Microsoft Defender for Office 365 (Plan 1) is a comprehensive security solution designed to protect Microsoft 365 environments. It includes essential features such as robust anti-phishing protection to safeguard against malicious emails and phishing attempts. Plan 1 also offers anti-spam filtering to keep inboxes clean from unwanted messages, enhancing productivity and reducing the risk of phishing attacks.
 
Features of Microsoft Defender for Office 365 (Plan 1):
 
1. Protection Against Phishing:
Anti-Phishing: Helps protect users from phishing attacks, including those targeting corporate identities and credentials. It uses machine learning models and spoof intelligence to detect and block suspicious emails.
Spoof Intelligence: Identifies and blocks emails from unauthorized senders pretending to be trusted organizations or individuals (email spoofing).
Safe Links: Scans URLs in email messages to ensure they are safe before a user clicks on them. If a link leads to a malicious site, users are blocked from opening it.
2. Protection Against Malware and Ransomware:
Anti-Malware: Detects and blocks malicious attachments, such as viruses, worms, and trojans, before they reach the user’s inbox. Includes real-time protection using signature-based detection.
Safe Attachments: Analyzes email attachments in a sandbox environment before they are delivered to the user. If an attachment is determined to be malicious, it is blocked or removed.
Ransomware Detection: Identifies suspicious email patterns commonly associated with ransomware and alerts administrators to potential threats.
3. Threat Intelligence and Reporting:
Threat Intelligence: Provides insights into global and local threats targeting users. Administrators can access detailed reports about the most current and emerging threats targeting the organization.
Security Dashboards: Offers visual reports and dashboards that give admins insights into the effectiveness of the protection, including threat activity and blocked malicious emails.
4. Anti-Business Email Compromise (BEC) Protection:
Anti-BEC Protection: Protects against Business Email Compromise (BEC) attacks by identifying impersonation attempts and spoofing. Uses machine learning to detect anomalous behavior and high-risk patterns.
Impersonation Protection: Helps prevent attackers from impersonating trusted users, such as high-ranking executives, and sending malicious emails to employees within the organization.
5. Quarantine and Review:
Quarantine: Suspicious emails or attachments are placed in quarantine, allowing administrators or users to review them before taking further action (e.g., release or delete).
User-Level Quarantine: Users can manage their own quarantined emails, such as reviewing and releasing emails that are mistakenly flagged as malicious.

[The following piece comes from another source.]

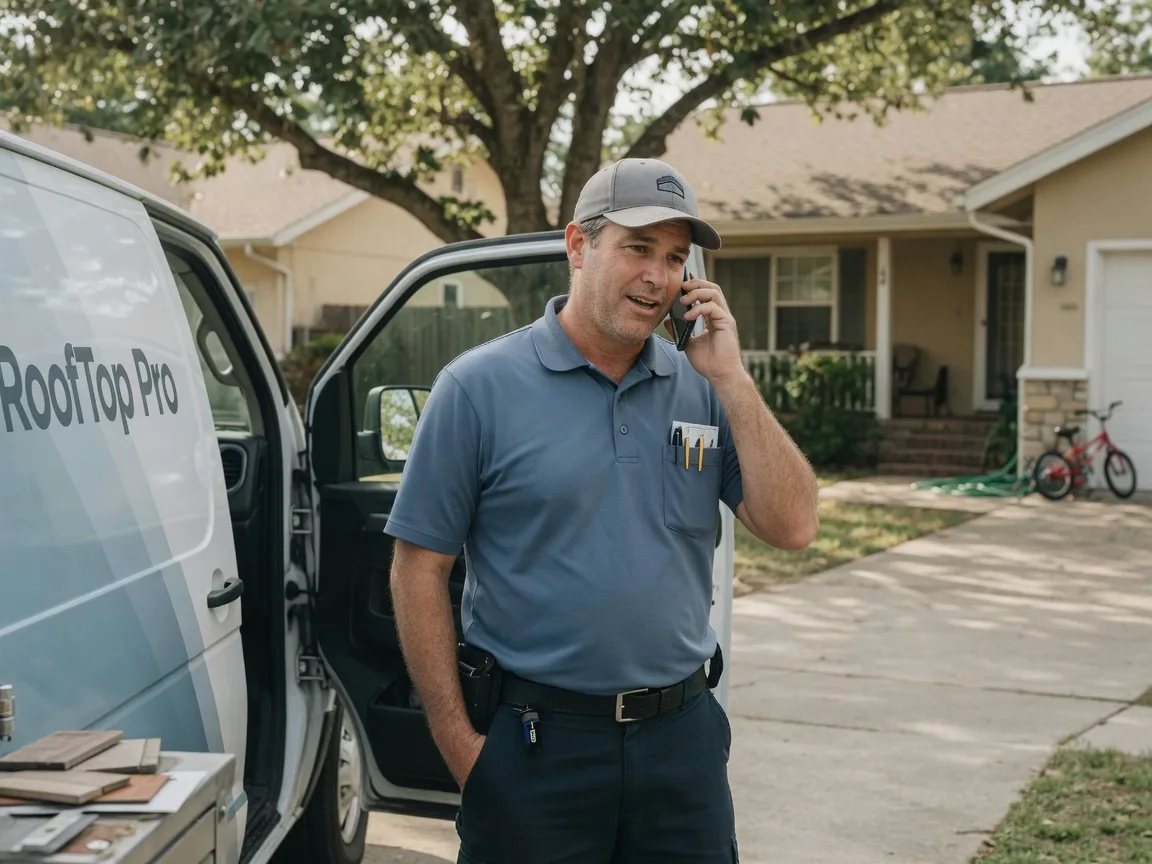 Roof Repair Sanderson, FL FAQs
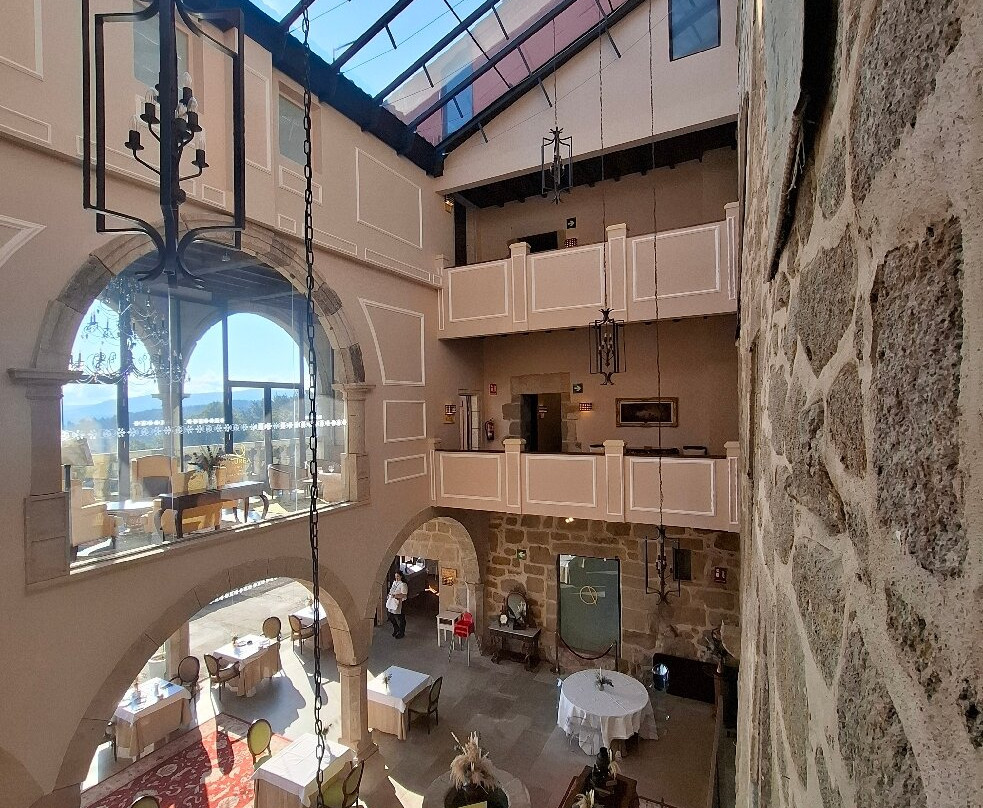 Aurea Palacio de Sober主图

6. Integrated with Microsoft 365 Security Center:
Centralized Management: Defender for Office 365 (Plan 1) integrates with the Microsoft 365 Security Center, allowing administrators to manage email security, review alerts, and configure policies from a single location.
Policy and Rule Management: Admins can configure security policies and rules that control how emails are handled, including setting up custom filters to block specific types of content.
7. Automated Investigation and Response (AIR):
Automated Investigation: Automatically investigates suspicious email messages and attachments to determine if they pose a threat. It reduces the manual effort required to detect and respond to incidents.
Automated Response: Once a threat is confirmed, the system can automatically take action, such as removing or quarantining malicious emails from the inbox or blocking the malicious sender.
8. Customizable Policies:
Phishing Protection Policies: Admins can configure phishing protection rules that apply to different types of emails or user groups. This helps tailor protection to the specific needs of the organization.
Safe Links and Safe Attachments Policies: Policies can be customized to specify how email links and attachments are handled, such as whether they should be blocked or replaced with a warning message.
9. Reporting and Alerts:
Real-Time Alerts: Provides immediate notifications to administrators when a security threat is detected, such as a phishing attack, malware outbreak, or impersonation attempt.
Detailed Threat Reports: Includes detailed reports on threats that were blocked or flagged, including the type of threat and the action taken (e.g., quarantining the email or blocking a URL).
Advanced Query and Search Capabilities: Admins can use advanced search capabilities to query and investigate email threats, including filtering by threat type or date range.
10. Email Traffic Insights:
Sender and Recipient Analysis: Gives insights into email traffic, including information about high-risk senders and the types of threats targeting the organization. Helps identify and mitigate threats more effectively.
Mail Flow and Threat Analytics: Offers analytics on mail flow and incoming/outgoing messages, helping admins understand email patterns and identify any abnormalities that could indicate a threat.